(Spatial reasoning records)

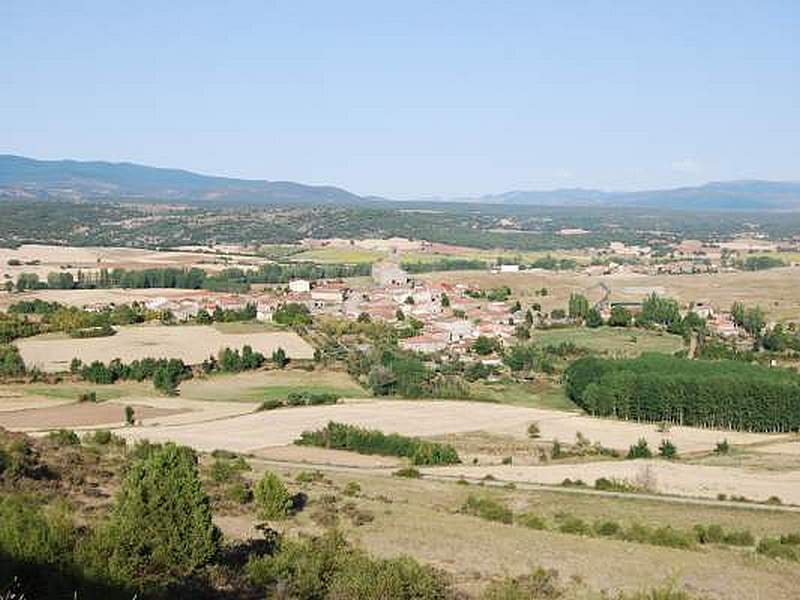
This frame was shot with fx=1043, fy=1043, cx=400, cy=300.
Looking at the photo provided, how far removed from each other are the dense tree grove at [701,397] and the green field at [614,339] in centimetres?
1539

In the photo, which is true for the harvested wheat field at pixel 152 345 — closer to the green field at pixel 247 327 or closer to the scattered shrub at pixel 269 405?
the green field at pixel 247 327

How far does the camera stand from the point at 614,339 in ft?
251

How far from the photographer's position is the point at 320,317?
82.6 meters

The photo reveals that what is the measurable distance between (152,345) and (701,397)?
3363 cm

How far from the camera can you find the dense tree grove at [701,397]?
161 ft

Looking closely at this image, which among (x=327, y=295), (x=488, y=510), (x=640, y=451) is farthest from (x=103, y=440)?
(x=327, y=295)

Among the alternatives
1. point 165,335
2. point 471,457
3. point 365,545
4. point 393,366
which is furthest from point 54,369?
point 365,545

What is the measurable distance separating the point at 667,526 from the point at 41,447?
15923mm

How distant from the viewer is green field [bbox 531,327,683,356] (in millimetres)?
71250

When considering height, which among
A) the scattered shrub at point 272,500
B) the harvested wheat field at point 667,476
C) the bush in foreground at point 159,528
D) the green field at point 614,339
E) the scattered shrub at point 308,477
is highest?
the bush in foreground at point 159,528

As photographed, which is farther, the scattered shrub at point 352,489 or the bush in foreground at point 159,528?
the scattered shrub at point 352,489

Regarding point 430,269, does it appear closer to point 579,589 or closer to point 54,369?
point 54,369

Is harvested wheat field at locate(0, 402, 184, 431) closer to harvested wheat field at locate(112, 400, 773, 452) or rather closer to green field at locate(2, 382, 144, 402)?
green field at locate(2, 382, 144, 402)

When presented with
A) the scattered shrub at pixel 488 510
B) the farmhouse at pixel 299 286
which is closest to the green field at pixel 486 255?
the farmhouse at pixel 299 286
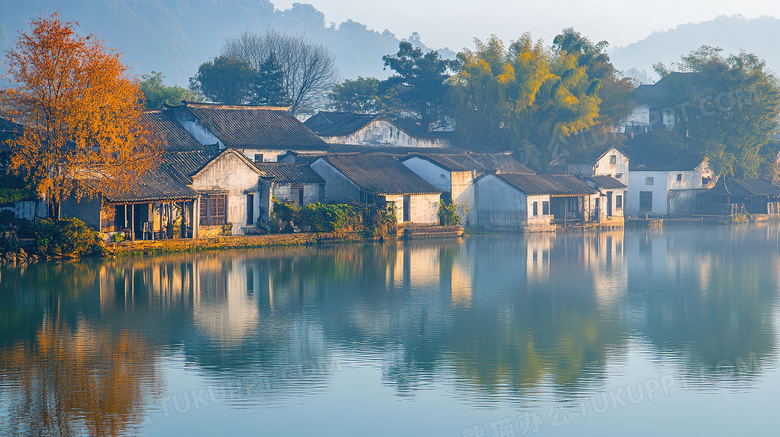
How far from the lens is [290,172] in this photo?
128 feet

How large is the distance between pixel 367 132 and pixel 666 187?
20.6 m

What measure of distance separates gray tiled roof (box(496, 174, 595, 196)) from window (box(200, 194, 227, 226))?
15.7 m

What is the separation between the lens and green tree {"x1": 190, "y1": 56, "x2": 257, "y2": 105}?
192 feet

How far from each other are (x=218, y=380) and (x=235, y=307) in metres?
6.82

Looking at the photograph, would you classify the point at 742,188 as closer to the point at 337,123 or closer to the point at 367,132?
the point at 367,132

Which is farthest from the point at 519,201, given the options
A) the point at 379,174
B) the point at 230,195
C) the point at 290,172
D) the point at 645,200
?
the point at 645,200

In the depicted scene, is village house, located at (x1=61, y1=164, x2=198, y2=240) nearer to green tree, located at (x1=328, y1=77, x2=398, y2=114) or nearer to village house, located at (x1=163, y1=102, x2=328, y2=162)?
village house, located at (x1=163, y1=102, x2=328, y2=162)

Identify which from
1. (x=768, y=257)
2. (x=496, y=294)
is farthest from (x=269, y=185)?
(x=768, y=257)

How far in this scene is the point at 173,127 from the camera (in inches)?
1636

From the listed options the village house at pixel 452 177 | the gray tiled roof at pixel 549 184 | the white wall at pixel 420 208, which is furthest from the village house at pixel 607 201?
the white wall at pixel 420 208

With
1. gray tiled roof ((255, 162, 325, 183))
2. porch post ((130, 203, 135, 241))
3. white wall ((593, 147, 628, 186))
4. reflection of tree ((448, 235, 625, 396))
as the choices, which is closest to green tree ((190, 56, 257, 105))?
gray tiled roof ((255, 162, 325, 183))

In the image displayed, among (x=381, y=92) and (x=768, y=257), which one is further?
(x=381, y=92)

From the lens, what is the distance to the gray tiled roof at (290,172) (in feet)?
124

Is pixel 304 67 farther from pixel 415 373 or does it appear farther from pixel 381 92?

_Requirement_.
Repeat the listing above exactly, with no pictures.

_Correct response_.
This frame was shot with fx=1043, fy=1043, cx=400, cy=300.
Looking at the photo provided, how far removed from each other are the dense tree grove at [701,397] and the green field at [614,339] in centimetres?
1539

In the photo, which is true for the harvested wheat field at pixel 152 345 — closer to the green field at pixel 247 327 or closer to the scattered shrub at pixel 269 405?
the green field at pixel 247 327

How far does the camera stand from the point at 614,339 in ft?
251

How far from the photographer's position is the point at 320,317?
82.6 meters

The photo reveals that what is the measurable distance between (152,345) and (701,397)?
3363 cm

How far from the camera can you find the dense tree grove at [701,397]?
161 ft

Looking closely at this image, which among (x=327, y=295), (x=488, y=510), (x=640, y=451) is farthest from (x=103, y=440)?
(x=327, y=295)

Among the alternatives
1. point 165,335
2. point 471,457
3. point 365,545
4. point 393,366
which is furthest from point 54,369?
point 365,545

What is the measurable distance separating the point at 667,526 from the point at 41,447?
15923mm

How distant from the viewer is green field [bbox 531,327,683,356] (in millimetres)?
71250

When considering height, which among
A) the scattered shrub at point 272,500
B) the harvested wheat field at point 667,476
C) the bush in foreground at point 159,528
D) the green field at point 614,339
E) the scattered shrub at point 308,477
is highest?
the bush in foreground at point 159,528

As photographed, which is farther, the scattered shrub at point 352,489 or the bush in foreground at point 159,528?
the scattered shrub at point 352,489

Regarding point 430,269, does it appear closer to point 579,589 or closer to point 54,369?
point 54,369

Is harvested wheat field at locate(0, 402, 184, 431) closer to harvested wheat field at locate(112, 400, 773, 452) or rather closer to green field at locate(2, 382, 144, 402)?
green field at locate(2, 382, 144, 402)

When presented with
A) the scattered shrub at pixel 488 510
B) the farmhouse at pixel 299 286
which is closest to the green field at pixel 486 255?
the farmhouse at pixel 299 286
How far from the lens is [290,172] in this photo?
128 feet

How large is the distance between pixel 367 132 and pixel 666 187?
20.6 m

What measure of distance separates gray tiled roof (box(496, 174, 595, 196)) from window (box(200, 194, 227, 226))?
15.7 m

What is the separation between the lens and green tree {"x1": 190, "y1": 56, "x2": 257, "y2": 105}?
192 feet

How far from each other are (x=218, y=380) and (x=235, y=307) in metres?
6.82

Looking at the photograph, would you classify the point at 742,188 as closer to the point at 337,123 or closer to the point at 367,132?
the point at 367,132

Which is farthest from the point at 519,201, given the options
A) the point at 379,174
B) the point at 230,195
C) the point at 290,172
D) the point at 645,200
?
the point at 645,200

In the depicted scene, is village house, located at (x1=61, y1=164, x2=198, y2=240) nearer to green tree, located at (x1=328, y1=77, x2=398, y2=114) or nearer to village house, located at (x1=163, y1=102, x2=328, y2=162)?
village house, located at (x1=163, y1=102, x2=328, y2=162)

Identify which from
1. (x=768, y=257)
2. (x=496, y=294)
is farthest from (x=269, y=185)?
(x=768, y=257)

How far in this scene is the point at 173,127 from the camera (in inches)?
1636

From the listed options the village house at pixel 452 177 | the gray tiled roof at pixel 549 184 | the white wall at pixel 420 208, which is furthest from the village house at pixel 607 201?
the white wall at pixel 420 208

With
1. gray tiled roof ((255, 162, 325, 183))
2. porch post ((130, 203, 135, 241))
3. white wall ((593, 147, 628, 186))
4. reflection of tree ((448, 235, 625, 396))
as the choices, which is closest to green tree ((190, 56, 257, 105))?
gray tiled roof ((255, 162, 325, 183))

In the image displayed, among (x=381, y=92) and (x=768, y=257), which one is further?
(x=381, y=92)

From the lens, what is the distance to the gray tiled roof at (290,172) (in feet)?
124

Is pixel 304 67 farther from pixel 415 373 or does it appear farther from pixel 381 92?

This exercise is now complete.